Then there is Dubos Point Wildlife Sanctuary, a mosquito playground in Far Rockaway, jutting into Jamaica Bay, where the Health Department is not allowed to spray. It is the domain of the black salt marsh mosquito. They do not carry West Nile but are terrifying nonetheless. At Dubos Point, Dr. Bajwa’s vector surveillers set their traps and run.
“You can’t get away,” Mr. Kanapathipillai said. “Your face, up your nose, your mouth, your ears.” A single trap set in Dubos can capture 5,000 mosquitoes in 24 hours.

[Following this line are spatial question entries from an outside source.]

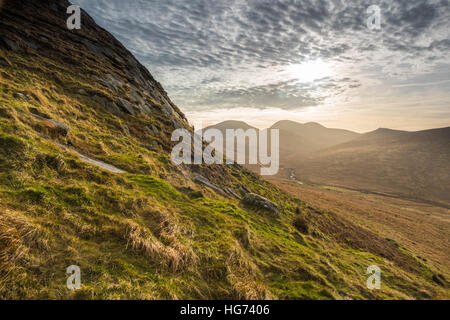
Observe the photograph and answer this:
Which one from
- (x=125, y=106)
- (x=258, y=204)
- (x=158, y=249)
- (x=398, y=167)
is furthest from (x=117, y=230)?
(x=398, y=167)

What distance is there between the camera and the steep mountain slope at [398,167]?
85.3 m

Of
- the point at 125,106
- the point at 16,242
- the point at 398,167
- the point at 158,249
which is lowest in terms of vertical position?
the point at 158,249

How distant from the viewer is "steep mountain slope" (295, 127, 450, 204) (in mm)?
85262

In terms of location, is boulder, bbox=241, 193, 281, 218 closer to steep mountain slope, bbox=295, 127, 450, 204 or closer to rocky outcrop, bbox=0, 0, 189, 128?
rocky outcrop, bbox=0, 0, 189, 128

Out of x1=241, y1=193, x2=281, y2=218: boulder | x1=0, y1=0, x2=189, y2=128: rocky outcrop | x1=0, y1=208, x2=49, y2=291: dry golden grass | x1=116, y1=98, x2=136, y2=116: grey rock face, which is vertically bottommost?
x1=241, y1=193, x2=281, y2=218: boulder

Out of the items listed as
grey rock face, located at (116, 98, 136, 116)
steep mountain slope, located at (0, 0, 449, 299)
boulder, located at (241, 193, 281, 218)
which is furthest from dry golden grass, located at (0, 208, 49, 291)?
grey rock face, located at (116, 98, 136, 116)

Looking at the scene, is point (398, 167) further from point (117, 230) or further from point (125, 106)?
point (117, 230)

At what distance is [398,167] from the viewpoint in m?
106

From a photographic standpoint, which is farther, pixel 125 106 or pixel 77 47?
pixel 77 47

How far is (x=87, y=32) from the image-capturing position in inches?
1294

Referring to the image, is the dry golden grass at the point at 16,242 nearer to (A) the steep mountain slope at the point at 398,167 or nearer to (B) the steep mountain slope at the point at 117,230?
(B) the steep mountain slope at the point at 117,230

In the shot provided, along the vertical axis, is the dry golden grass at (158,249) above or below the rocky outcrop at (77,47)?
below

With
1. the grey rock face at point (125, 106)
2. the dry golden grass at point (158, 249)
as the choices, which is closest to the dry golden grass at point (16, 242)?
the dry golden grass at point (158, 249)
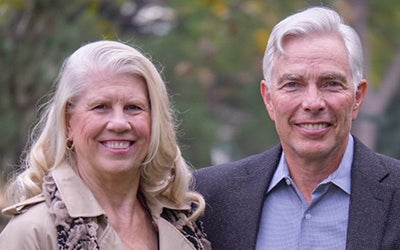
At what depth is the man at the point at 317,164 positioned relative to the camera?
491 centimetres

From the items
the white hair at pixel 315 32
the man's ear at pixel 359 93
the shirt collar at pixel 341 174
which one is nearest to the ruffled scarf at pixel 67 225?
the shirt collar at pixel 341 174

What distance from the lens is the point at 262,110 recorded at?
74.1 ft

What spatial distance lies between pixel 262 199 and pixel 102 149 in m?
0.87

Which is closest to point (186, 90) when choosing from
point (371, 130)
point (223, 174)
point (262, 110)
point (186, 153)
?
point (186, 153)

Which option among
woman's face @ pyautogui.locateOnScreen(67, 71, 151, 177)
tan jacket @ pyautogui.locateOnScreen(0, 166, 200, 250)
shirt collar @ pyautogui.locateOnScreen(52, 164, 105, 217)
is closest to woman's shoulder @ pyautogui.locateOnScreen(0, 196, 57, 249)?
tan jacket @ pyautogui.locateOnScreen(0, 166, 200, 250)

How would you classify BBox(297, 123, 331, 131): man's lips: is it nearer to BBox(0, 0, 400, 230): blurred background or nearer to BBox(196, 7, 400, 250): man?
BBox(196, 7, 400, 250): man

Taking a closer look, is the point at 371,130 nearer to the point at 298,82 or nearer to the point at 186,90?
the point at 186,90

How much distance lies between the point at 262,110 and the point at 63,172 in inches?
707

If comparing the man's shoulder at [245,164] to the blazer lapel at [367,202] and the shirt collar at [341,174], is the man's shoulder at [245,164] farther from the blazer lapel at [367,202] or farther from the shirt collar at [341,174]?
the blazer lapel at [367,202]

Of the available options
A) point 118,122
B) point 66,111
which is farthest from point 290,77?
point 66,111

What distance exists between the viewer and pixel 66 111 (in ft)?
15.7

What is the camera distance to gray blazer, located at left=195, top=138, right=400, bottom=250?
192 inches

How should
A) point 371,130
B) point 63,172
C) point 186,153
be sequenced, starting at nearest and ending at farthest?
point 63,172 < point 371,130 < point 186,153

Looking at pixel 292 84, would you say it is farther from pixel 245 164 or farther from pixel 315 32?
pixel 245 164
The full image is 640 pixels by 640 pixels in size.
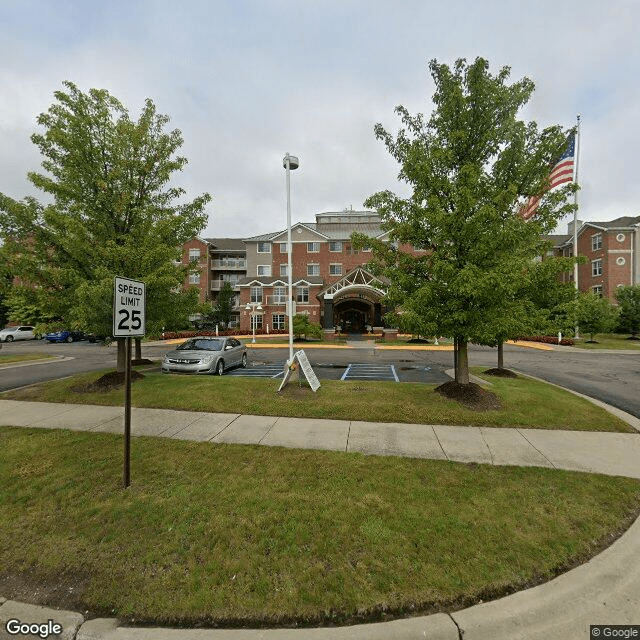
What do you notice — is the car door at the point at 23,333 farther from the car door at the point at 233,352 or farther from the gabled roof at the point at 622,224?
the gabled roof at the point at 622,224

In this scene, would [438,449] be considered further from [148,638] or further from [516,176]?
[516,176]

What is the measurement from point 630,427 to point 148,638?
955 cm

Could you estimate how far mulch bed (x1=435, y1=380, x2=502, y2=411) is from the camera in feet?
26.7

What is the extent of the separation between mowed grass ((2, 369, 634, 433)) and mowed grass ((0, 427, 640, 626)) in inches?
97.2

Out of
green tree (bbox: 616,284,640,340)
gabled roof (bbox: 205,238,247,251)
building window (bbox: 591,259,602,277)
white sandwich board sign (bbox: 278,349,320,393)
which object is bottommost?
white sandwich board sign (bbox: 278,349,320,393)

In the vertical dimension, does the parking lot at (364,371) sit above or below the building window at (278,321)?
below

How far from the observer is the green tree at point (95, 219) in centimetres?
869

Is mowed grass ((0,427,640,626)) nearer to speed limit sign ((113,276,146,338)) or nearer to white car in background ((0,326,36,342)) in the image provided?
speed limit sign ((113,276,146,338))

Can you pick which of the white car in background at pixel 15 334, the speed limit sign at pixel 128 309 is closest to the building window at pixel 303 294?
the white car in background at pixel 15 334

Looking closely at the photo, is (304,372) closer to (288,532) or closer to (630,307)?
(288,532)

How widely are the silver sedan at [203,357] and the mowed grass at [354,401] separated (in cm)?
175

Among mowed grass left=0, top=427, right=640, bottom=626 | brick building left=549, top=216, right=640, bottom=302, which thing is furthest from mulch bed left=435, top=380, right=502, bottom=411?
brick building left=549, top=216, right=640, bottom=302

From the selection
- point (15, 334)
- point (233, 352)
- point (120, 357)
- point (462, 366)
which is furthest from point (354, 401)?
point (15, 334)

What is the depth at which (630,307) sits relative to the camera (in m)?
31.8
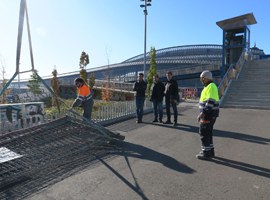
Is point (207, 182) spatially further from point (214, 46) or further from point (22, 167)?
point (214, 46)

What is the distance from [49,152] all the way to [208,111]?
137 inches

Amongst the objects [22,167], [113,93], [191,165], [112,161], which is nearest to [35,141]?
[22,167]

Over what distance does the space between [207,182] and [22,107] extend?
19.9 feet

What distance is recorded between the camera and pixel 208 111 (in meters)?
5.41

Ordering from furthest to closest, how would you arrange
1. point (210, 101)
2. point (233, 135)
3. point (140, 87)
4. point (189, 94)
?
1. point (189, 94)
2. point (140, 87)
3. point (233, 135)
4. point (210, 101)

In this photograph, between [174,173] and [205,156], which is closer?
[174,173]

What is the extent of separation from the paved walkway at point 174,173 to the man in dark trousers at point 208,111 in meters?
0.26

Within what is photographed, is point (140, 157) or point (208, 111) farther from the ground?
point (208, 111)

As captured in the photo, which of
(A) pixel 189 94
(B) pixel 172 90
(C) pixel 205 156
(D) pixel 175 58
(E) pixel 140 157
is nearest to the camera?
(C) pixel 205 156

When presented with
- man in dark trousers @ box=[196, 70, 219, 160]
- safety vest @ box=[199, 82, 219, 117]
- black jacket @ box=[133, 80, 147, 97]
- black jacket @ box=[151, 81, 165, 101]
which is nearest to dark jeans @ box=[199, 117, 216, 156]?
man in dark trousers @ box=[196, 70, 219, 160]

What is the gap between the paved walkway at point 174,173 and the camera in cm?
400

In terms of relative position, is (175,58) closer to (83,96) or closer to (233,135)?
(233,135)

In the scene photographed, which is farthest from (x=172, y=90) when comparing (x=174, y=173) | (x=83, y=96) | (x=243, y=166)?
(x=174, y=173)

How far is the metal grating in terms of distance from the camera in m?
4.49
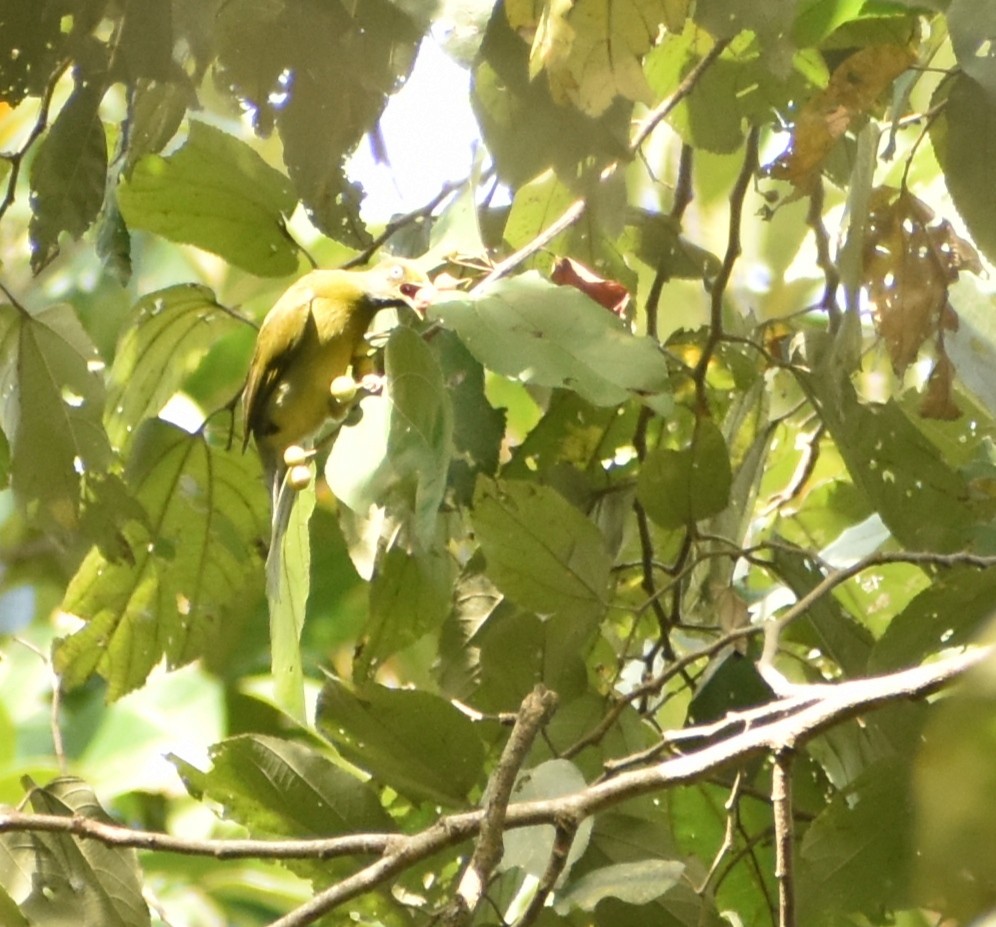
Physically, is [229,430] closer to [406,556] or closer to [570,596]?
[406,556]

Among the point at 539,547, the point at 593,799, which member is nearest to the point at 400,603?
the point at 539,547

A field trip to the sanctuary confirmed that life there is wild indeed. On the trail that skirts the marsh grass, a dense cloud of bloodlust envelops the visitor. Hundreds of tiny needles penetrate all exposed flesh.
This is Andy Newman for The New York Times. I’m here in what the city Health Department says is the most mosquito-infested place in the city. It’s called Dubos Point Wildlife Sanctuary near Kennedy Airport in Queens. And I’m going to just try to stay here for about a minute. Well, that’s, that’s about enough, I think, we’re going to go.
I had let Dr. Bajwa know that I planned to head out to Dubos Point. He emailed me that afternoon: “I just wanted to reach out and inquire about your experience in the Dubos Point marshland. While I trust that your time in the marshland was enjoyable, I wanted to take a moment to address any potential challenges or unexpected situations that may have arisen during your trip.”
I mentioned that I got bit dozens of times in a matter of minutes. Dr. Bajwa, whose personal mosquito control plan includes wearing long sleeves even on the hottest days of midsummer, sent a link to the CDC’s mosquito bite symptom and treatment page. “Thank you once again for sharing your experience,” he wrote. “If you have any further questions or need additional information, please don’t hesitate to reach out.”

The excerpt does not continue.